The server never needs decryption keys or access to the encryption
session. All verification data (ciphertext and verification_hash) is
already stored in the database. Verification requires only a local
database fetch and a single SHA-256 computation.

### Security Properties

**Prevents rainbow table attacks**: Each message has a unique pepper
(its ciphertext), preventing pre-computation of common phrases. An
attacker would need to generate a new rainbow table for every single
message, making mass surveillance infeasible.

**Prevents pattern matching**: Same plaintext produces different hashes
in different messages since each has unique ciphertext.

**Allows targeted verification**: Servers can verify suspected content
in specific messages when they have reason to investigate (the intended
moderation use case).

**Does not enable mass surveillance**: Checking if a keyword exists
requires testing it against every individual message's unique pepper,
which does not scale.

## Potential Issues

**Backwards compatibility**: Existing clients don't send
`verification_hash`. The field should be optional during transition,
with servers falling back to social trust when absent.

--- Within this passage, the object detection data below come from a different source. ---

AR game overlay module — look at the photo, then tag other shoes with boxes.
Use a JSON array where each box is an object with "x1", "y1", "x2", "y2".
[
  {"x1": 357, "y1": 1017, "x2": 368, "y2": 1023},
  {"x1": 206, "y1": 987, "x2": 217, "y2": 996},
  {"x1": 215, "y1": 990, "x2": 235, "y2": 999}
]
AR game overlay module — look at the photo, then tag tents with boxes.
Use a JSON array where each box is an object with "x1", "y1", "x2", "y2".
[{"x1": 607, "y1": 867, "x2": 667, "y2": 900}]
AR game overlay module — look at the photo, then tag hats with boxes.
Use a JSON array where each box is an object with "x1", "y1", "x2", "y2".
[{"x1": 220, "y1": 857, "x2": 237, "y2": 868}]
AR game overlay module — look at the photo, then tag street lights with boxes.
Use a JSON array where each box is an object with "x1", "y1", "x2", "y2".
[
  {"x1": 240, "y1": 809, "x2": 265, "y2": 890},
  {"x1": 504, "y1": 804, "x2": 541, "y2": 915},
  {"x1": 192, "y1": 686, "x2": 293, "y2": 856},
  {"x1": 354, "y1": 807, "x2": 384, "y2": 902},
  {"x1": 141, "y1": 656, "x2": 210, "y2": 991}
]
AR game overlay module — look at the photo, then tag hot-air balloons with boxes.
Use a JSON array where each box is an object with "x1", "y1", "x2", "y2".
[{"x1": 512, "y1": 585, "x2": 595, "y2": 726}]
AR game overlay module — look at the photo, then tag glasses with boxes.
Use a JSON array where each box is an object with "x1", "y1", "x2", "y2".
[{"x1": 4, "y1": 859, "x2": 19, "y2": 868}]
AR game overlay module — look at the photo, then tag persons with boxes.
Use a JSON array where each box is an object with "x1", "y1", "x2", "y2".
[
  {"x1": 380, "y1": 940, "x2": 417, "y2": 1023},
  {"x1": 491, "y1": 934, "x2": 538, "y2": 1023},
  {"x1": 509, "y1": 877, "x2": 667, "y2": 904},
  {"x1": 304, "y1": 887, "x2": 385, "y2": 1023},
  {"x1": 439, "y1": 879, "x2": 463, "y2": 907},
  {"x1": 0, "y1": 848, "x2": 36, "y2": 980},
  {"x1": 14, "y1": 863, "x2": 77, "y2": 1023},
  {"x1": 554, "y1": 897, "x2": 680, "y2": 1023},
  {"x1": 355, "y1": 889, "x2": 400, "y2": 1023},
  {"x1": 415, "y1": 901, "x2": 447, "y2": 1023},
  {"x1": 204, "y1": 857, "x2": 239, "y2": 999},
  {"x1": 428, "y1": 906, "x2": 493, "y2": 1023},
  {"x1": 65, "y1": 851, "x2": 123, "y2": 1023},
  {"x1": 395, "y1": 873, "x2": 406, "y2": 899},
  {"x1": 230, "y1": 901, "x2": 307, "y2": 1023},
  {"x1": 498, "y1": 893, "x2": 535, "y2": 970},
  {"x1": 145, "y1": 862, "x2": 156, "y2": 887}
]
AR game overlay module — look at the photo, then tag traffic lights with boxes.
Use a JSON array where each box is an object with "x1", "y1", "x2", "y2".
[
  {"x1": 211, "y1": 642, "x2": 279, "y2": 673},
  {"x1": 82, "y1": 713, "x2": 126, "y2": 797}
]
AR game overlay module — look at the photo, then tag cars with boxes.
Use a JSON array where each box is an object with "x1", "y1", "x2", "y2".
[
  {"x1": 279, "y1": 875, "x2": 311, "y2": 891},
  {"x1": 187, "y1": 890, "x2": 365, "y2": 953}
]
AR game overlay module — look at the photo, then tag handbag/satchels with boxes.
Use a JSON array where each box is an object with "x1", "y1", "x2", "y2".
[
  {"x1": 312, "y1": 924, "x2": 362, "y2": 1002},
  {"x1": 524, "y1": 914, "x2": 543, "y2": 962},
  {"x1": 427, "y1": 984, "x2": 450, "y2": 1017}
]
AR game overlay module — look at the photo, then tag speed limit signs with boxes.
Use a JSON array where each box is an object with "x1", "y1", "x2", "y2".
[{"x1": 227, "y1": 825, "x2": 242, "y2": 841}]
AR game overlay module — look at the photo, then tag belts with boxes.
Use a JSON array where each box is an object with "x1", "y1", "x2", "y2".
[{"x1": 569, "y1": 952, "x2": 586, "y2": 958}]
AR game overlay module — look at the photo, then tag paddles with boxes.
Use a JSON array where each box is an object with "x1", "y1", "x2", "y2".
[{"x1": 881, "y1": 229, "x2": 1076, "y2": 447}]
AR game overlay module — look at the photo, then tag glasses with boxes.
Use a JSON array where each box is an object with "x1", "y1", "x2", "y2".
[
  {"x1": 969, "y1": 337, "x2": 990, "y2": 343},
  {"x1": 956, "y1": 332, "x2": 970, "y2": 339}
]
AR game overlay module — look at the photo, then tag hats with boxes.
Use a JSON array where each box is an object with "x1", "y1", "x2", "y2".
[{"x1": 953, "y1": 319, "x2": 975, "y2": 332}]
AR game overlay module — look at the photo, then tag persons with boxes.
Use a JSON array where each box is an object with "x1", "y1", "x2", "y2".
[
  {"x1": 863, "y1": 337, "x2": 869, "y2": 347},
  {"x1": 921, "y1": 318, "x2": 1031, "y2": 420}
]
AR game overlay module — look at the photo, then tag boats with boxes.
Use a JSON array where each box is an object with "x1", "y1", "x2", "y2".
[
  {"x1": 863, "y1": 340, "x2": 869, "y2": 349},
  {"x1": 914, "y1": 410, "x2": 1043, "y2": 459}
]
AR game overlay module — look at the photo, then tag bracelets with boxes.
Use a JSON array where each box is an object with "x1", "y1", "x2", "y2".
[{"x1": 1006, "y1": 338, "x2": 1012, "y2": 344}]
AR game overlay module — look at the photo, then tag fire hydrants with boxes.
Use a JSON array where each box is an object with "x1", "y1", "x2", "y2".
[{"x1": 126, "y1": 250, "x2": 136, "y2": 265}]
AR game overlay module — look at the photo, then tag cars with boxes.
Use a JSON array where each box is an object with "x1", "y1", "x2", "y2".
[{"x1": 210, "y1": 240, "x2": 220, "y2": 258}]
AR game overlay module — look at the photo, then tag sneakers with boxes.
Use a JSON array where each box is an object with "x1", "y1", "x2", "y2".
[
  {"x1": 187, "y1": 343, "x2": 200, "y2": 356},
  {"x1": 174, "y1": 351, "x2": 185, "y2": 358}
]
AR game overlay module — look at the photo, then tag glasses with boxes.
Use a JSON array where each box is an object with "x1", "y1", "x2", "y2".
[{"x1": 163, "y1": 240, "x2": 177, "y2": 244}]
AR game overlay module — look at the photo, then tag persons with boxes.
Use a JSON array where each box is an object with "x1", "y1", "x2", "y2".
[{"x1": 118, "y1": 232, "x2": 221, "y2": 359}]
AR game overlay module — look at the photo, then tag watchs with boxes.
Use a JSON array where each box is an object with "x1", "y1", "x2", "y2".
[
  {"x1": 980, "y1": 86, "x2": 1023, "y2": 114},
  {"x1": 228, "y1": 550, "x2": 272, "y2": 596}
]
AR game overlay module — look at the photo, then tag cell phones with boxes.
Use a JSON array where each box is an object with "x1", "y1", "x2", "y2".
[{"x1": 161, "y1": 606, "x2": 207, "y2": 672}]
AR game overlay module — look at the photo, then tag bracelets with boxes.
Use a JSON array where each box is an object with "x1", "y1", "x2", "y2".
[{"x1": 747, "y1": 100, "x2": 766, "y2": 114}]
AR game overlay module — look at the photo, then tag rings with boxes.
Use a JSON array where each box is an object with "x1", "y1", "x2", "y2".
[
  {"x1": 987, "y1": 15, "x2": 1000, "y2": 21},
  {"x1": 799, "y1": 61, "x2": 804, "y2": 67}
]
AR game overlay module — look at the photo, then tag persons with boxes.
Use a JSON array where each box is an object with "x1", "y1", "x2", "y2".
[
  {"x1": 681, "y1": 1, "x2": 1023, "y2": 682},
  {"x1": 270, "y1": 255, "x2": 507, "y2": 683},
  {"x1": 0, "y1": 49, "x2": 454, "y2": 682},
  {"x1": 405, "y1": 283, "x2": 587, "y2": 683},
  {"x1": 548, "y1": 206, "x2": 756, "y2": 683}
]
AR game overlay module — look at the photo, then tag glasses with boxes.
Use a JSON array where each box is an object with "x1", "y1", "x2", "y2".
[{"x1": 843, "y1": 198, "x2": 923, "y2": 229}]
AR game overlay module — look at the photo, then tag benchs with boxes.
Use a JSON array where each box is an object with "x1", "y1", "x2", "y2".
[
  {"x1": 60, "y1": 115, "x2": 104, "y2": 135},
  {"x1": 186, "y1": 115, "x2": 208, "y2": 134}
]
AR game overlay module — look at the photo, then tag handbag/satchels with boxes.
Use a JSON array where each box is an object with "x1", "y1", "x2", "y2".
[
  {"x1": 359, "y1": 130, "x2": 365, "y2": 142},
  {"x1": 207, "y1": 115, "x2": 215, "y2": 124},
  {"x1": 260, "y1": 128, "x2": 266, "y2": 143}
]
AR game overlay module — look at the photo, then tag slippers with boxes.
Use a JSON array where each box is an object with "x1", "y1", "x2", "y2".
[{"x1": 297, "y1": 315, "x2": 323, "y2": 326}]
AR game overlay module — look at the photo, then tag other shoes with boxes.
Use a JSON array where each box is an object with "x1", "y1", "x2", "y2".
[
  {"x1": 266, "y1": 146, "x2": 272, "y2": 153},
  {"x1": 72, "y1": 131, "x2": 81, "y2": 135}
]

During the
unstable period, use `org.matrix.msc4382.verification_hash`.

**Event size increase**: Adds approximately 43 bytes for base64-encoded
SHA-256 output, plus field name and JSON delimiters (~60 bytes total).
For typical messages this represents ~10-15% overhead, which is
considered acceptable for the moderation benefit provided.

**Targeted attacks possible**: If a server suspects specific content in
a specific message, it can verify that suspicion. This is by design -
it's the intended moderation use case and requires prior knowledge about
which messages to check.

**Server could cache plaintexts**: Malicious servers could cache
reported plaintext-hash pairs. However, servers can already cache
reported content in the current system, so this proposal doesn't make
the situation worse.

## Security Considerations

The hash uses SHA-256, which provides 2^128 collision resistance. The
probability of accidental collision is negligible, and malicious
collisions are infeasible with current technology.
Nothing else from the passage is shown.